Look, on the surface, this is admirable. Breast cancer is a killer. Aside from non-melanoma skin cancer, breast cancer is the most common form of cancer in women. Breast cancer is the number one cause of cancer death in Hispanic women. It is the second most common cause of cancer death in white, black, Asian/Pacific Islander, and American Indian/Alaska Native women. And that's from the CDC. Again, cancer ain't no joke, and I'd be the last person to marginalize its effects. Anyone doing anything to proactively find a cure should be applauded.
Still, come the f*ck on! This is KFC we're talkin' bout. The same KFC that sells the infamous Double Down sandwich, and other food laden with fat, cholesterol, and sodium. Deadly as breast cancer is, its nothing compared to the millions of folks who suffer from various forms of coronary artery disease, which drops folks dead, or worse, subjects them to debilitating strokes and heart attacks on the daily. All from eating a very different kind of breast, usually topped with hot sauce.

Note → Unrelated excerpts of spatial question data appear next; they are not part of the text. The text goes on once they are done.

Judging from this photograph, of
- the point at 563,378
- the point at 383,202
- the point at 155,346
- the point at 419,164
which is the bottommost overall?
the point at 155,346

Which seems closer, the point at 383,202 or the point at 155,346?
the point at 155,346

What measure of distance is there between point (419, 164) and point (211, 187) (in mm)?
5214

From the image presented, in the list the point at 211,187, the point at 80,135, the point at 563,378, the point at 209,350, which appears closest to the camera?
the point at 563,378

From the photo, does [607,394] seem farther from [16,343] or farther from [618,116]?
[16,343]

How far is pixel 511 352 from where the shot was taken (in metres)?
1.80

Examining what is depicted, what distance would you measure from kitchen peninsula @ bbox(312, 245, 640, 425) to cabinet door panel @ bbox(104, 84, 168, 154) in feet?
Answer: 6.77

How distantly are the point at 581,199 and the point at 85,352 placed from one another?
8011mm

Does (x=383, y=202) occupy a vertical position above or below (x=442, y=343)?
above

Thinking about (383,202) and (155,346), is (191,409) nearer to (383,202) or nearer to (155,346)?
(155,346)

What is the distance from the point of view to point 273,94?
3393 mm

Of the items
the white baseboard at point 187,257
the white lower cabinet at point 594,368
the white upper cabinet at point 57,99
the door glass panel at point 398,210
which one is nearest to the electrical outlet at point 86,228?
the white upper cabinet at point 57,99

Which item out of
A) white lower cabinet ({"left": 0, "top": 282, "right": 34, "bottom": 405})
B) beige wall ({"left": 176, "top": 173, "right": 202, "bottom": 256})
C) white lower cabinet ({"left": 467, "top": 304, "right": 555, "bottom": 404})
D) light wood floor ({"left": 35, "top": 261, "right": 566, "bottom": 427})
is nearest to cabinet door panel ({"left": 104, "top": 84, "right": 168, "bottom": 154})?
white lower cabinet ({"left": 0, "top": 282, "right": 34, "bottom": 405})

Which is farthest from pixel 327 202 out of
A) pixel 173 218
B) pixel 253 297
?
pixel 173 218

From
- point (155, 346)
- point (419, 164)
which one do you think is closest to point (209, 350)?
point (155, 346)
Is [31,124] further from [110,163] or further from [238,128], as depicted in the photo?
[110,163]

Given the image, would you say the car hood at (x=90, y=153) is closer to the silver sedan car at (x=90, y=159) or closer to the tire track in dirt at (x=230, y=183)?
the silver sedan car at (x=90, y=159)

Part of me wonders if KFC is pulling a nice PR-related sleight of hand here to perhaps neutralize some of the bad pub they've gotten for that Double-Bypass, urrh, Double Down sammich. My third eye just can't look away from the dubious timing of this campaign, not when the commercials are literally running back to back. The fact that you can get this pink bucket full of either grilled or "original recipe" chicken speaks volumes. KFC advocating any sort of health initiative is sorta like Evander Holyfield holding a fireside chat about
Verdict: Much like the NBA's silly "Green Week" which was little more than a nice PR ploy to sell some awesome 100% organic cotton t-shirts with the cool NBA Green logo, KFC's Buckets For Cancer sounds like little more than a Grand Hu$tle disguised as philanthropy.
Or maybe that's just me being cynical as usual.
Question: What do you think? Is this a Grand Hu$tle, or is KFC merely being a concerned corporate citizen?
 Silly question here. How come "100%" is pronounced "One Hundred Percent", and "$100" is pronounced "One Hundred Dollars", although the correct syntax is putting the percent sign behind the number, and the dollar sign in front? Shouldn't the placement of the "$" sign indicate that you'd say "Dollar One Hundred"? Who determined these rules?
 Before you ask, no. I didn't buy one. Yet.